Nassau County Assessor David Moog will leave his post and be moved to another department, officials said Tuesday.
Officials said Moog, who was hired by the county in June 2018, will take on a new advisory role in the county’s budget office for health reasons. Nassau County Executive Laura Curran appointed Robin Laveman, chairperson of the county’s Assessment Review Commission, to replace Moog, making her the first woman to hold the position in the department’s history.
“Ms. Laveman is extremely qualified to take on this new role, having overhauled the Assessment Review Commission’s outdated operations and streamlining processes and procedures,” Curran said. “She also ensured transparency and accessibility for residents by implementing various outreach and education opportunities.”
Curran thanked Moog for his service despite the criticism he and the Department of Assessment has received from residents over property reassessments conducted by the county over the past two years.
“I am grateful to him and his team for taking on the challenge of the first reassessment in nearly a decade and his commitment to ensuring fairness and accuracy for homeowners,” Curran said.

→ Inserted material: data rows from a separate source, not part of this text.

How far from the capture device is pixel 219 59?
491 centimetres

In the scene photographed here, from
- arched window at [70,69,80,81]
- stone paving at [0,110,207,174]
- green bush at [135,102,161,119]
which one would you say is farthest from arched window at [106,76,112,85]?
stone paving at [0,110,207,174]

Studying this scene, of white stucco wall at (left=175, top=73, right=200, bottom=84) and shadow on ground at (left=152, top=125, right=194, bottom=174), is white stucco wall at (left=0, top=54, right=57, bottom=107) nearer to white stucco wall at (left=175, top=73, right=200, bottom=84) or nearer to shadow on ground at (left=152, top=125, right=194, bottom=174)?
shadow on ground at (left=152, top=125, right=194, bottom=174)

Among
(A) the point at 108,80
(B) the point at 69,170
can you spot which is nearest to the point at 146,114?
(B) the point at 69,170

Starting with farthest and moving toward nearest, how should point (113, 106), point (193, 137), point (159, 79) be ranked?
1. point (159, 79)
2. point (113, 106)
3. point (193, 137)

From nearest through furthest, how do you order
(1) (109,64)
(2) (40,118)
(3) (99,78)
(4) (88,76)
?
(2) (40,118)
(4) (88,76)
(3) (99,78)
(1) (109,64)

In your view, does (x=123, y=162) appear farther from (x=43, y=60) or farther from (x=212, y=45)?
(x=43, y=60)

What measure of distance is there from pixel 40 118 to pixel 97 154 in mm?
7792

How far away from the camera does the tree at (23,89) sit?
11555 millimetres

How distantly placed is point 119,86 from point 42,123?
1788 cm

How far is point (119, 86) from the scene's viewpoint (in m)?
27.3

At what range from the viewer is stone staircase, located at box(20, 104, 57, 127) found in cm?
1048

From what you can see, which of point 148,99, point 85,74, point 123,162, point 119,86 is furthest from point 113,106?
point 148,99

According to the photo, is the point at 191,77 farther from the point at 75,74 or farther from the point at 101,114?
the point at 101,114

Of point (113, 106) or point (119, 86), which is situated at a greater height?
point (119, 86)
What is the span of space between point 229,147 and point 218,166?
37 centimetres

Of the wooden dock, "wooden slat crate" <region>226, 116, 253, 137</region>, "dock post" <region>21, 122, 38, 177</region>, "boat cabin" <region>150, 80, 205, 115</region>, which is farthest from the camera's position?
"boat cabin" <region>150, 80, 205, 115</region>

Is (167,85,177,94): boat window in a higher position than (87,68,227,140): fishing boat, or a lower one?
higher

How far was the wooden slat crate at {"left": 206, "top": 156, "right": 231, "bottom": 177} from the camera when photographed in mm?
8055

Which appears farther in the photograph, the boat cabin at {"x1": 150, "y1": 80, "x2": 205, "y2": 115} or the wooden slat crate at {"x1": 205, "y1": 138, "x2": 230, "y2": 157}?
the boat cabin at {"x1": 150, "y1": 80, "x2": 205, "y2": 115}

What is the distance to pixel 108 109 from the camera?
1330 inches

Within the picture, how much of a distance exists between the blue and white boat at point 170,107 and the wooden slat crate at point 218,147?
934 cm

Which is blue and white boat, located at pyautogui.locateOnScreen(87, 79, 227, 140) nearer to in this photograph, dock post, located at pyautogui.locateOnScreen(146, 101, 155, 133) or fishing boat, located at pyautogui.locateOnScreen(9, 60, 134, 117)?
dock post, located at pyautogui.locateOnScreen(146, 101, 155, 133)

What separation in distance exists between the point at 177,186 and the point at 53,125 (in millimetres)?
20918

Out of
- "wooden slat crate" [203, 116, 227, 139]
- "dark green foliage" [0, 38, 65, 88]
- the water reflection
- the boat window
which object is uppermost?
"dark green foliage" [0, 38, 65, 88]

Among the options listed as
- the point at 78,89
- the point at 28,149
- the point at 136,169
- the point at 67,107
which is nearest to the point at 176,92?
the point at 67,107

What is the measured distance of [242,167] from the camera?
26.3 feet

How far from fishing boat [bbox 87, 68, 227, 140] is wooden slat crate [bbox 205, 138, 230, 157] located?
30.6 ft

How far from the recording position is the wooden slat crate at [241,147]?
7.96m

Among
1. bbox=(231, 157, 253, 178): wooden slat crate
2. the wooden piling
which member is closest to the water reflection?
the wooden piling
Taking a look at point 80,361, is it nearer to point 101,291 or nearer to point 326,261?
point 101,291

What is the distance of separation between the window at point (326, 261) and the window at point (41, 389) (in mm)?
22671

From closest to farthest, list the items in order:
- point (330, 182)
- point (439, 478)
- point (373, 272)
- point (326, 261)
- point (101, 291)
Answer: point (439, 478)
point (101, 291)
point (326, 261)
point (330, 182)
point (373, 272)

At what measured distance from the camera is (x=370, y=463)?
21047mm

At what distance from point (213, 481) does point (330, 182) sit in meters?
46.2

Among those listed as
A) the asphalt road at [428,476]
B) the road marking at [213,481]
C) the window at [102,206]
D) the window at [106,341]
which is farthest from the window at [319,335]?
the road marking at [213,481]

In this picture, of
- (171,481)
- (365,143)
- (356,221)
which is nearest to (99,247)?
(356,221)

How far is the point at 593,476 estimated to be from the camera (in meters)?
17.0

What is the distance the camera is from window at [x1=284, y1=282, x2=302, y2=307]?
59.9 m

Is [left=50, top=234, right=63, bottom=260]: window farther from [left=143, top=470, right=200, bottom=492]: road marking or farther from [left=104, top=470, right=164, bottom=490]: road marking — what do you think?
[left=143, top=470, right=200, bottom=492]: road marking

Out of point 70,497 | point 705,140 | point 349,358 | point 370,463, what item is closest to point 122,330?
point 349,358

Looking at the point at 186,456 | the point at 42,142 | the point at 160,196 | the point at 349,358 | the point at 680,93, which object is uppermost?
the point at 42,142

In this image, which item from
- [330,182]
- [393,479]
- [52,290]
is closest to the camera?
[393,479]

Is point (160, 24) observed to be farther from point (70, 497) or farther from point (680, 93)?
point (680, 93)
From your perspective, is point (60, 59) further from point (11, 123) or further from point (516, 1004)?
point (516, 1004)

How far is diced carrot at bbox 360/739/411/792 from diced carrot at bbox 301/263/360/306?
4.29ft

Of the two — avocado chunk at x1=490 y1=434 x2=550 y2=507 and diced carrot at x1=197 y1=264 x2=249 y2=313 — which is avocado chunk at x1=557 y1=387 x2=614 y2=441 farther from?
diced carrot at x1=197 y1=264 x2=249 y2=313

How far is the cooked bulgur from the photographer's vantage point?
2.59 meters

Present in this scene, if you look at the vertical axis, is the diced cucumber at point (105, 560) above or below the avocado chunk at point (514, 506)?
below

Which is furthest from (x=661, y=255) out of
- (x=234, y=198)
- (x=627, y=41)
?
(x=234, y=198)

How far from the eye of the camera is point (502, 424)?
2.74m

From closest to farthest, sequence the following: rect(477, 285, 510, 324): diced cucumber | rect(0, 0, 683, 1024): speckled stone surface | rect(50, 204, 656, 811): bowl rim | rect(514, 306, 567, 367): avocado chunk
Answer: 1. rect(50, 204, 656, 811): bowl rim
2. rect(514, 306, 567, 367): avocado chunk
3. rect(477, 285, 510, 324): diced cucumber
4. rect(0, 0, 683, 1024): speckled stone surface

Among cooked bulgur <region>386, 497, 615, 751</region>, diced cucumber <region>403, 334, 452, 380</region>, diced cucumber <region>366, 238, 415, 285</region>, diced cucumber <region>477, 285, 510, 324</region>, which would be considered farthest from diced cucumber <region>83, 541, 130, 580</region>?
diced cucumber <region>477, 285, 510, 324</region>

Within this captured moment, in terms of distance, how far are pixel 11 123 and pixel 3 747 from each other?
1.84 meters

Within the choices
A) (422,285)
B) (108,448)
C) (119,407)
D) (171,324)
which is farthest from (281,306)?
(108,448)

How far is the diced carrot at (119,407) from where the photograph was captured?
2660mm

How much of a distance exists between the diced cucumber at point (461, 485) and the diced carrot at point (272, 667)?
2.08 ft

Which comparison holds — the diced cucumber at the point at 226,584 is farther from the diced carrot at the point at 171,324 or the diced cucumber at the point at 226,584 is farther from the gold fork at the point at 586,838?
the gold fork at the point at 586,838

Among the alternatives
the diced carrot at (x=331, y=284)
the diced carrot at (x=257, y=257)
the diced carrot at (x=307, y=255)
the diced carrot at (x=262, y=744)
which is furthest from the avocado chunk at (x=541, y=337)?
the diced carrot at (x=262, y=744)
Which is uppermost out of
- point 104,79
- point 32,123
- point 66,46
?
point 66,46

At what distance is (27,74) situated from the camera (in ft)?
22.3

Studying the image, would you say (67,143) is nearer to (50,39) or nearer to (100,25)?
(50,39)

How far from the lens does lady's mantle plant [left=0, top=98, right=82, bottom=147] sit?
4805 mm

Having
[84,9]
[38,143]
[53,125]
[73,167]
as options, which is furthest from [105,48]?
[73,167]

Laveman has served as chairperson for the review commission, which considers challenges to the values set by the Department of Assessment, since 2015. She obtained her bachelor’s degree in management from Binghamton University before attending law school at Hofstra University.
Laveman’s appointment must be approved by the Republican-controlled County Legislature.
According to Newsday, Laveman won at least five reassessment challenges on her home in Oyster Bay Cove, which reportedly cut her assessment by 24 percent and saved thousands of dollars in property taxes.
Efforts to reach Laveman for comment were unavailing.
While Curran touted Laveman’s experience, Presiding Officer Richard Nicolello (R-New Hyde Park) and the legislative majority claimed Laveman “does not have the necessary qualifications as determined by the County Executive’s criticism of past assessors.”
Republican officials said Laveman’s lack of certification from the International Institue of Assessing Officers was concerning. According to the county’s charter, an assessor has 36 months within beginning a term as county assessor to become certified. Other requirements for the county assessor include a degree from an accredited four-year college and one year of “satisfactory full-time paid experience in an occupation involving the valuation of real property.”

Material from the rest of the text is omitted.